悠悠録

続・日本人

平峯 悠

 「日本は、東西両世界の優れたところを併せ持つ強力な国です。しかし日本人の最大の特徴は自然と交わり、自然を芸術的に味わうことです。この自然の状態に敏感であることが美を感じる心と密接に結びついています。この点で日本に勝る国民はいないでしょう」・・・「日本人には暮らしをよくしていく知恵と才能が備わっています。しかも西洋化しても自分の文明に執着し、昔からの質素な生活習慣を守っています」(※)

 これはイギリスの外交官である夫ジョージ・サンソムの赴任に伴って来日したキャサリン・サンソムが、昭和初期(1928年〜1936年)の東京の街と暮らしを描いた日本印象記である。太平洋戦争に突入する高々5年ほど前の日本の姿をよく表している。夫人が離日する1939年以降、日本の政治・経済・社会情勢は急速に悪化し、敗戦という最悪の結果を生んだが、夫人の描く日本は、庶民は穏やかで幸せであり、美しい木々の緑に囲まれ、小さな庭や生け花を楽しむ、優雅な礼儀作法を身に付けた国民として描かれている。明治維新前後の日本を描いた西欧の外交官たちの見聞録にも日本人の特徴が描かれているが、キャサリン・サンソム夫人の印象記は、戦前を暗黒の時代として否定しがちな現在の風潮とは異なっていることを示している。

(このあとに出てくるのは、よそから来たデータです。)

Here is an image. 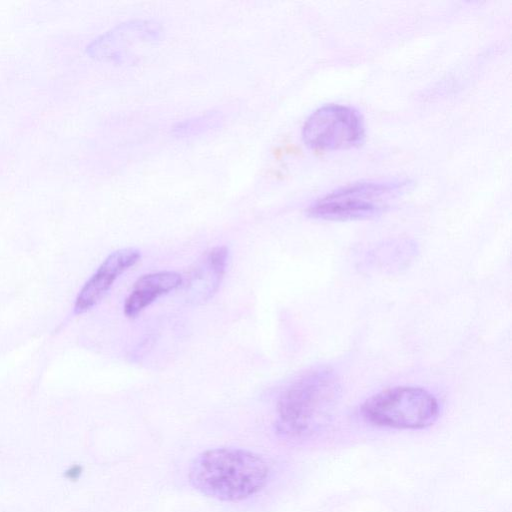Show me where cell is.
Returning a JSON list of instances; mask_svg holds the SVG:
<instances>
[{"instance_id":"obj_1","label":"cell","mask_w":512,"mask_h":512,"mask_svg":"<svg viewBox=\"0 0 512 512\" xmlns=\"http://www.w3.org/2000/svg\"><path fill=\"white\" fill-rule=\"evenodd\" d=\"M270 467L253 451L218 447L198 454L188 470L190 485L201 494L226 502H239L261 491Z\"/></svg>"},{"instance_id":"obj_2","label":"cell","mask_w":512,"mask_h":512,"mask_svg":"<svg viewBox=\"0 0 512 512\" xmlns=\"http://www.w3.org/2000/svg\"><path fill=\"white\" fill-rule=\"evenodd\" d=\"M336 396L337 384L331 371L319 368L305 372L278 400V432L296 439L318 432L328 421Z\"/></svg>"},{"instance_id":"obj_3","label":"cell","mask_w":512,"mask_h":512,"mask_svg":"<svg viewBox=\"0 0 512 512\" xmlns=\"http://www.w3.org/2000/svg\"><path fill=\"white\" fill-rule=\"evenodd\" d=\"M410 181L394 179L354 183L315 201L307 210L310 217L326 220H354L382 213Z\"/></svg>"},{"instance_id":"obj_4","label":"cell","mask_w":512,"mask_h":512,"mask_svg":"<svg viewBox=\"0 0 512 512\" xmlns=\"http://www.w3.org/2000/svg\"><path fill=\"white\" fill-rule=\"evenodd\" d=\"M361 412L374 425L414 430L433 424L439 406L436 398L421 387L396 386L371 396Z\"/></svg>"},{"instance_id":"obj_5","label":"cell","mask_w":512,"mask_h":512,"mask_svg":"<svg viewBox=\"0 0 512 512\" xmlns=\"http://www.w3.org/2000/svg\"><path fill=\"white\" fill-rule=\"evenodd\" d=\"M302 138L313 149H350L363 142L364 122L355 109L328 104L318 108L307 118L303 125Z\"/></svg>"},{"instance_id":"obj_6","label":"cell","mask_w":512,"mask_h":512,"mask_svg":"<svg viewBox=\"0 0 512 512\" xmlns=\"http://www.w3.org/2000/svg\"><path fill=\"white\" fill-rule=\"evenodd\" d=\"M228 257L226 246H215L193 263L183 276L182 285L188 302L202 304L214 296L224 278Z\"/></svg>"},{"instance_id":"obj_7","label":"cell","mask_w":512,"mask_h":512,"mask_svg":"<svg viewBox=\"0 0 512 512\" xmlns=\"http://www.w3.org/2000/svg\"><path fill=\"white\" fill-rule=\"evenodd\" d=\"M140 258V251L132 247L110 253L81 288L74 304L75 313H83L100 302L116 279Z\"/></svg>"},{"instance_id":"obj_8","label":"cell","mask_w":512,"mask_h":512,"mask_svg":"<svg viewBox=\"0 0 512 512\" xmlns=\"http://www.w3.org/2000/svg\"><path fill=\"white\" fill-rule=\"evenodd\" d=\"M182 284L183 276L175 271H159L140 276L124 302V314L129 318L136 317L158 298L177 290Z\"/></svg>"},{"instance_id":"obj_9","label":"cell","mask_w":512,"mask_h":512,"mask_svg":"<svg viewBox=\"0 0 512 512\" xmlns=\"http://www.w3.org/2000/svg\"><path fill=\"white\" fill-rule=\"evenodd\" d=\"M219 122L220 115L218 113H208L203 116L178 123L174 127V134L177 136L186 137L191 135H198L217 126Z\"/></svg>"}]
</instances>
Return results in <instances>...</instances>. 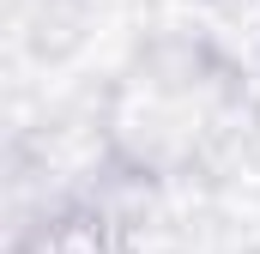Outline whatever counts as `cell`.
I'll return each instance as SVG.
<instances>
[{"label": "cell", "mask_w": 260, "mask_h": 254, "mask_svg": "<svg viewBox=\"0 0 260 254\" xmlns=\"http://www.w3.org/2000/svg\"><path fill=\"white\" fill-rule=\"evenodd\" d=\"M43 254H103V218L97 212H61L43 218Z\"/></svg>", "instance_id": "cell-1"}]
</instances>
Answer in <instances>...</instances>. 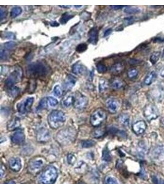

 当時の社会や生活を知ることは勿論重要ではあるが、夫人は日本・日本人の将来について「私がかなり自身を持って言えること、それは日本の習慣、礼儀作法、考え方が徐々に変化したとしても日本人が心の繊細さを失うことがないということ、日本らしさは見事に育まれた調和があり、それは国民の心の中から湧き出たことで変わらないこと」という。

 敗戦という悲惨で急激な経験を経て64年、現在の日本社会は夫人の言うような日本らしさを持ち続けているのであろうか。これからの社会を築いていくには過去から現在に至る検証が必要である。地デ研の独自研究として進めている「地域遺伝子調査」は、まちづくりの部門でのサンソム夫人の検証に他ならない。経済効率主義や自動車優先の都市づくりに翻弄され、日本らしさを見失った地域、鉄とコンクリートで固められた地域。一方では、小さな庭を花で一杯にした住宅街、昔からの伝統的家屋を大切にしている集落、旧街道沿いを清潔に保ち過去を呼び起こそうとする地域など様々であるが、どちらかと言えば日本らしさは急速に失われつつあるとの危機感を持たざるを得ない。 サンソム夫人が徐々に変化してもといったが、その後は、狂気とも言うべき戦争への突入、戦後の手のひらを返したような過去の否定、経済一辺倒の社会への傾斜、今回の民主党政権交代という異様なほどの風による急激な変化などが生じたが、これも日本人の一面でもある。強迫観念に取り付かれ全体が大きく振れる国民性と平常時の穏やかな日本人の特性とのバランスをどのようにとっていくかは常に注視しておかねばならない。